Foster helpfully explains what is mean by “harm” or “serious harm” in the bill.
“Note that the definition of ‘injury’ and ‘serious injury’ are taken from section 15 of the Crimes Act 1958 (Vic). There we read that: ‘serious injury’ means — (a) an injury (including the cumulative effect of more than one injury) that — (i) endangers life; or (ii) is substantial and protracted …”
“The word ‘injury’ is defined in the 1958 Act to mean ‘physical injury’ or ‘harm to mental health’, and that second term is defined as follows: ‘harm to mental health’ includes psychological harm but does not include an emotional reaction such as distress, grief, fear or anger unless it results in psychological harm.
“So the section 10 offence will usually require some form of danger to life or substantial and protracted impact which results in diagnosed psychological harm.
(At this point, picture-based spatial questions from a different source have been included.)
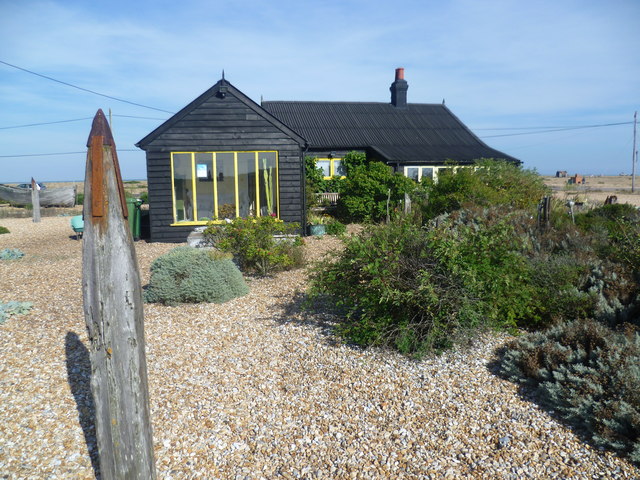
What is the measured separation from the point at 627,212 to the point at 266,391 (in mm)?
8562

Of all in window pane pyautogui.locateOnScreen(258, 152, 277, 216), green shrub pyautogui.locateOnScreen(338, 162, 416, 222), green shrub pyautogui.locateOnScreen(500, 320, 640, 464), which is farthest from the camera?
green shrub pyautogui.locateOnScreen(338, 162, 416, 222)

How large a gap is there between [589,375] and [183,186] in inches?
409

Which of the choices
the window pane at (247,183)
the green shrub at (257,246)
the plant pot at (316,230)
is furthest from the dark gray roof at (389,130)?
the green shrub at (257,246)

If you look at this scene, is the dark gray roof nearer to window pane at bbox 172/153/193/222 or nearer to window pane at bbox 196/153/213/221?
window pane at bbox 196/153/213/221

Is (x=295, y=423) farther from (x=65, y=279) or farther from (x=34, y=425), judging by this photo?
(x=65, y=279)

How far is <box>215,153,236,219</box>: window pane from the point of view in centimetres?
1241

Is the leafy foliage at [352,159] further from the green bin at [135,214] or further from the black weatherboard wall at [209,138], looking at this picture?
the green bin at [135,214]

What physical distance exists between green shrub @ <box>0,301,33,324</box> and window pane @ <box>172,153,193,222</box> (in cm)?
588

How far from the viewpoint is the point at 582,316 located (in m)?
5.59

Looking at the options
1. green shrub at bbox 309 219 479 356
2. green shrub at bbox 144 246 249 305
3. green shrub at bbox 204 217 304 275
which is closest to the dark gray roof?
green shrub at bbox 204 217 304 275

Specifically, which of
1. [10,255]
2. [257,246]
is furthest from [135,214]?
[257,246]

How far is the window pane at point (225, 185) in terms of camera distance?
12414 mm

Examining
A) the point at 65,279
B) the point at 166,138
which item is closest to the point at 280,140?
the point at 166,138

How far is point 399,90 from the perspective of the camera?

The offender has to ‘intentionally’ engage in the relevant ‘practice’, but they do not have to intend harm – that might be a result of ‘negligence’.”
Besides being more stringent than the similar bills recently passed in Queensland and the ACT, the Victorian Bill contains an unusual feature which targets conservative Christians in particular.
The bill’s stated objects include denunciation of conversion or suppression practices. In addition, the bill affirms:
- that a person’s sexual orientation or gender identity is not broken and in need of fixing; and
- that no sexual orientation or gender identity constitutes a disorder, disease, illness, deficiency or shortcoming; and
- that change or suppression practices are deceptive and harmful, both to the person subject to the change or suppression practices and to the community as a whole.
If this bill passes, Christians in Victoria who affirm the traditional teachings of the Bible will be on official notice that they are out of step with society.